## EXERCISE
Give the material from the line holding "Gazing at this" through the end of the material, inclusive, as a Markdown table with the columns Row and Material line. Leave out blank lines.
-------------------------
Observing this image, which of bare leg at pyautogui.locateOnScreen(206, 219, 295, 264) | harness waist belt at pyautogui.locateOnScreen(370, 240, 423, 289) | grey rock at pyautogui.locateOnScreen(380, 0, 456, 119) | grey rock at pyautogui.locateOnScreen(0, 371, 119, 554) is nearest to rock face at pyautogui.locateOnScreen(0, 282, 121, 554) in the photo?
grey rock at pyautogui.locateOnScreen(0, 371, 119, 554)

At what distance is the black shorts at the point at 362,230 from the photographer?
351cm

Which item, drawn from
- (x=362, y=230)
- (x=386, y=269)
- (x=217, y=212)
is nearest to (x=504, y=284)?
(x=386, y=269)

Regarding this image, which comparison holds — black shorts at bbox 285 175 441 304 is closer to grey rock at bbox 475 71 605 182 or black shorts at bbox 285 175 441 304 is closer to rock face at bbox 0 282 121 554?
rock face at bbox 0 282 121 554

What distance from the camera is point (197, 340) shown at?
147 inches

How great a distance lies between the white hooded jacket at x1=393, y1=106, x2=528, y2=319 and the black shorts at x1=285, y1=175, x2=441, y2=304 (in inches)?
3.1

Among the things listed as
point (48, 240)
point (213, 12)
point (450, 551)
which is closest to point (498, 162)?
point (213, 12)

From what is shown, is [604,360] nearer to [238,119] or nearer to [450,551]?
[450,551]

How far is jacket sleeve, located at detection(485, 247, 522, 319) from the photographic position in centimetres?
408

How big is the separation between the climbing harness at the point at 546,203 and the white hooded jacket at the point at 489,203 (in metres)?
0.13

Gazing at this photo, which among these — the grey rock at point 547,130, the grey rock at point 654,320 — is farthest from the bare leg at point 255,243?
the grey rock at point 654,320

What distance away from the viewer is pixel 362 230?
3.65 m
-------------------------
## PROBLEM SOLUTION
| Row | Material line |
|---|---|
| 1 | Gazing at this photo, which among these — the grey rock at point 547,130, the grey rock at point 654,320 — is farthest from the bare leg at point 255,243? |
| 2 | the grey rock at point 654,320 |
| 3 | What distance away from the viewer is pixel 362 230? |
| 4 | 3.65 m |